MILANO, 4 dicembre 2025-Le voci circolate nelle scorse settimane riguardo un potenziamento dell’aeroporto di Bresso per l’attivazione di voli di linea o vertiporti commerciali sono state categoricamente smentite. Lo ha chiarito l’Amministratore Unico di Enac Servizi Srl, Marco Trombetti, durante un’audizione tenutasi oggi in Commissione Territorio della Regione Lombardia.
Trombetti ha sottolineato che “non esiste nessuna richiesta né progetto che preveda di aprire l’aeroporto di Bresso al traffico commerciale“. La notizia è stata definita “infondata”. L’audizione si è svolta in seguito a una mozione presentata in Consiglio Regionale da Onorio Rosati (AVS) e Michela Palestra (Patto Civico), che chiedeva chiarimenti in merito.
L’unico progetto esistente per l’area di Bresso è uno studio realizzato dalla Fondazione PWC Italia. Questo studio esamina le potenzialità per lo sviluppo di vari servizi sul territorio, focalizzandosi principalmente sul settore sanitario.
Tra le ipotesi di utilizzo figurano: il trasporto sanitario di farmaci di nuova generazione tramite droni a propulsione elettrica e a idrogeno e trasporto di organi e materiale biologico.
Enac Servizi Srl ha in essere collaborazioni con aeroporti già operativi su questo fronte e con ospedali interessati a fruire di tali servizi.
Attualmente, la gestione tecnico-economica dell’aeroporto di Bresso è in capo a ENAC Servizi S.r.l. Unipersonale (dal 2022), e la vigilanza è affidata alla Direzione Aeroportuale di Milano Linate. Lo scalo ha funzioni prettamente turistico-ricreative, didattiche e di addestramento per piloti.
Era stato ipotizzato che l’aeroporto potesse far parte del progetto RAM (Regional Air Mobility), la rete nazionale di scali medi e piccoli per l’aviazione generale, che prevede l’uso di aerei commerciali per un massimo di 19 passeggeri su un raggio d’azione tra i 300 e i 600 chilometri. Questa ipotesi è stata smentita da Trombetti.
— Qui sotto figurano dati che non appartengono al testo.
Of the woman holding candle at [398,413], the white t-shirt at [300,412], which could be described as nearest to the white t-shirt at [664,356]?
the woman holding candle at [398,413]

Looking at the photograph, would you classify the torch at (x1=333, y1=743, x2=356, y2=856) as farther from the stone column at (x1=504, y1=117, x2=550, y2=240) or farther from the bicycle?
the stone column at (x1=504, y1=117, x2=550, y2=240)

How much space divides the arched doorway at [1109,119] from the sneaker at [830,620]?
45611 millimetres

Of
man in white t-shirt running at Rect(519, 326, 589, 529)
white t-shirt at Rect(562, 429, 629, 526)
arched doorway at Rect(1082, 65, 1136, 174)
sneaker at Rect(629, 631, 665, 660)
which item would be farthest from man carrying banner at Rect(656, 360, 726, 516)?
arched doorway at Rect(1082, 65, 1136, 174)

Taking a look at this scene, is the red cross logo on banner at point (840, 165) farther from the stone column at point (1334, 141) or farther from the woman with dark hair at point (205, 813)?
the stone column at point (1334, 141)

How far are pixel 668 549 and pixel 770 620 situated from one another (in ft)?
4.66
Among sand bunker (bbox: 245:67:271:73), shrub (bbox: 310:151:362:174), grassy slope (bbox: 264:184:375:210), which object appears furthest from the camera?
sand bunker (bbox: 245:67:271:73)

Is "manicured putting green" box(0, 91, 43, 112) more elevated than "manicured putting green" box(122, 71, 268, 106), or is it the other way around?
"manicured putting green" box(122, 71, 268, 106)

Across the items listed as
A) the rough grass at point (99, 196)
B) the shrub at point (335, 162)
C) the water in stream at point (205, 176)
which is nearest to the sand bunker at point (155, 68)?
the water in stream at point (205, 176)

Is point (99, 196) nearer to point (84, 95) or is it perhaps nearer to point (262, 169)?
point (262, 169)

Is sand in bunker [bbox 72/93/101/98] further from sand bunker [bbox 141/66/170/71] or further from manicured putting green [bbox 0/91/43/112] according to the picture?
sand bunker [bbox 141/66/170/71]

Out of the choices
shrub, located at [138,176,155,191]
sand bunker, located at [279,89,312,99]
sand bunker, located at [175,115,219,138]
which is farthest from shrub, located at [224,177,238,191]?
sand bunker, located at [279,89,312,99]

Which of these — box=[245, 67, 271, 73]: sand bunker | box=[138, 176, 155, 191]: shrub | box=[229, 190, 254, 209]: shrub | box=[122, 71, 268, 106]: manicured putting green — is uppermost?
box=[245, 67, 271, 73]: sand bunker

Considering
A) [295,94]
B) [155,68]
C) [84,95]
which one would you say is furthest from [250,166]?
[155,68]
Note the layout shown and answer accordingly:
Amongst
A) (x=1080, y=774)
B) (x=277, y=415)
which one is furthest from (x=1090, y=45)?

Il chiarimento di Trombetti ha rassicurato il Presidente della Commissione Territorio, Jonathan Lobati (Forza Italia), che ha commentato l’incontro come “molto positivo” e “un’opportunità necessaria per favorire il chiarimento”.
Tuttavia, le preoccupazioni delle amministrazioni locali e dei comitati cittadini restano elevate. All’audizione erano presenti i Sindaci e Vice Sindaci di Bresso, Cusano Milanino e Cinisello Balsamo, il Presidente di Parco Nord Milano e l’Assessore del Comune di Milano, oltre ai rappresentanti di Città Metropolitana. Le loro preoccupazioni riguardano l’impatto di un eventuale potenziamento sul:
Inquinamento acustico e ambientale.
La sicurezza dei comuni limitrofi, già densamente abitati.
La fruizione del Parco Nord, frequentato da 3 milioni di visitatori l’anno.
Il Sindaco di Bresso, Simone Cairo, ha inoltre ricordato che sull’aeroporto è in vigore un protocollo d’intesa firmato nel 2007 (sottoscritto anche dalla Presidenza del Consiglio dei Ministri e dalla Regione) che “esclude opere o interventi che potenzino ulteriormente la capacità di traffico aereo”.
Nonostante le rassicurazioni, Onorio Rosati (AVS) ha ritenuto che le preoccupazioni emerse siano legittime e ha chiesto una presa in carico della situazione da parte di Regione Lombardia. Rosati ha annunciato che verrà predisposta una proposta di Risoluzione della Commissione da presentare in Aula consiliare, auspicabilmente a gennaio, per far sì che anche il Consiglio regionale “possa prendere la sua posizione netta e chiara sulla questione”.